Department of Radiology, Samsung Medical Center, Sungkyunkwan University School of Medicine, Seoul, Korea.
Department of Pathology, Samsung Medical Center, Sungkyunkwan University School of Medicine, Seoul, Korea.
Clin Endocrinol (Oxf). 2020 May;92(5):468-474. doi: 10.1111/cen.14167. Epub 2020 Feb 25.
We evaluated the preoperative diagnostic values of ultrasound (US), fine-needle aspiration (FNA) and core needle biopsy (CNB) leading to surgery in patients with FTC.
From October 1994 to July 2016, 298 patients with FTC who had preoperative US images and underwent US-guided FNA or CNB and surgery were included in this study. We evaluated the results of preoperative FNA or CNB based on the Bethesda system and the US findings according to the Korean thyroid imaging reporting and data system (K-TIRADS).
Predominant US features of FTC showed solid, hypo- or iso-echogenicity, oval smooth margin and halo with no calcification. Based on K-TIRADS, 140 (47.0%) patients with FTC were categorized as low suspicion, 133 (44.63%) as intermediate suspicion and 25 (8.4%) as high suspicion at US. Considering only FNA cytology (n = 230), 6.9% were revealed as Bethesda class I, 16.1% as class II, 37.0% as class III, 29.1% as class IV and 10.9% as class V. Considering the 68 cases with CNB results, 2.9% were revealed as class I, 4.4% as class II, 20.6% as class III and 72.1% as class IV. Despite multiple FNAs, 16.7% of the 84 patients with FTC still obtained Bethesda class I or class II. CNB results in patients with FTC had a significantly higher rate of Bethesda class IV compared to the FNA results (P < .001). FTCs with distant metastasis exhibited a significantly higher rate of Bethesda classes IV and V compared to those without distant metastasis (P = .004).

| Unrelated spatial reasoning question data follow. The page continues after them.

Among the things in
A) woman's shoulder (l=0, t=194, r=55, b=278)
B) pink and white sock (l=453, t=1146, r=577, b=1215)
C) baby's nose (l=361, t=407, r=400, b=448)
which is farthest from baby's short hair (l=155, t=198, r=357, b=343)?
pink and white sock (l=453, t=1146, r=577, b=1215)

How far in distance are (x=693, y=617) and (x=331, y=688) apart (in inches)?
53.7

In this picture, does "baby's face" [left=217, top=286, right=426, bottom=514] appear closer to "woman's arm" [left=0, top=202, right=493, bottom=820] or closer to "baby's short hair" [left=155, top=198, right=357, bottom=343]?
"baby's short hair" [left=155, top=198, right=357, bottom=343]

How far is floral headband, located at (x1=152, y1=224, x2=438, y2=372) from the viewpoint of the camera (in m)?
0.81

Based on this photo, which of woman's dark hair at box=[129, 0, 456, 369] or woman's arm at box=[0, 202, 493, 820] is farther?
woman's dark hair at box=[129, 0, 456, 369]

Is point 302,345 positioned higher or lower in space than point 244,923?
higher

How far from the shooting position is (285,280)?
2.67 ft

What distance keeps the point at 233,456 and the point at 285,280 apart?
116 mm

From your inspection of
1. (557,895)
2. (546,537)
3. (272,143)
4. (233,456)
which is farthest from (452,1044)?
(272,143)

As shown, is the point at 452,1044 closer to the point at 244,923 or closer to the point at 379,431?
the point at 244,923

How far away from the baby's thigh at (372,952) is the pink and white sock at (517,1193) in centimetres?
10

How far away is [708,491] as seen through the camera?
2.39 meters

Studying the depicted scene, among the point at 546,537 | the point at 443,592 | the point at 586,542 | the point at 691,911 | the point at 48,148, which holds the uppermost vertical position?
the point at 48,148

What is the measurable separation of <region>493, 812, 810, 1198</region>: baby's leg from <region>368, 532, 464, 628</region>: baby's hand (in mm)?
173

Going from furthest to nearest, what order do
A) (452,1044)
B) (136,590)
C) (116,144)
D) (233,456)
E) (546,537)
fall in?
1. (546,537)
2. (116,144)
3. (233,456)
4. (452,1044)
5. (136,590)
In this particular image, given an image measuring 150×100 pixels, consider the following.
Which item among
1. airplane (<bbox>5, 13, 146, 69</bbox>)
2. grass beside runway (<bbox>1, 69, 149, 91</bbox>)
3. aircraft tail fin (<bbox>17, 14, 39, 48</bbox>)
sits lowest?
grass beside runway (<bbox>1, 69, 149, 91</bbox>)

Surgery for FTC is deferred only with preoperative US and FNA. CNB in patients with FTC can lead to surgery better than FNA. Therefore, if the US feature is characteristic and a serially growing large nodule is suspected, the first attempt of CNB may be helpful in selecting a surgical candidate.
评估超声(US)、细针穿刺抽吸(FNA)和核心针活检(CNB)在术前诊断 FTC 中的诊断价值。
本研究纳入 1994 年 10 月至 2016 年 7 月间 298 例接受 US 引导下 FNA 或 CNB 及手术的 FTC 患者。我们根据 Bethesda 系统评估术前 FNA 或 CNB 结果,根据韩国甲状腺影像报告和数据系统(K-TIRADS)评估 US 结果。
FTC 的主要 US 特征为实性、低或等回声、椭圆形光滑边界和无钙化晕。根据 K-TIRADS,140 例(47.0%)FTC 患者 US 低度可疑,133 例(44.63%)中度可疑,25 例(8.4%)高度可疑。仅考虑 FNA 细胞学(n=230),6.9%为 Bethesda Ⅰ级,16.1%为Ⅱ级,37.0%为Ⅲ级,29.1%为Ⅳ级,10.9%为Ⅴ级。考虑到 68 例 CNB 结果,2.9%为Ⅰ级,4.4%为Ⅱ级,20.6%为Ⅲ级,72.1%为Ⅳ级。尽管多次进行 FNA,仍有 16.7%的 84 例 FTC 患者仍获得 Bethesda Ⅰ级或Ⅱ级。FTC 患者的 CNB 结果比 FNA 结果的 Bethesda Ⅳ级比例显著更高(P<0.001)。有远处转移的 FTC 比无远处转移的 FTC 更易出现 Bethesda Ⅳ级和Ⅴ级(P=0.004)。
仅术前 US 和 FNA 即可延迟 FTC 手术。FTC 患者的 CNB 可优于 FNA 导致手术。因此,如果 US 特征具有特征性,且怀疑是逐渐增大的大结节,则首次尝试 CNB 可能有助于选择手术候选者。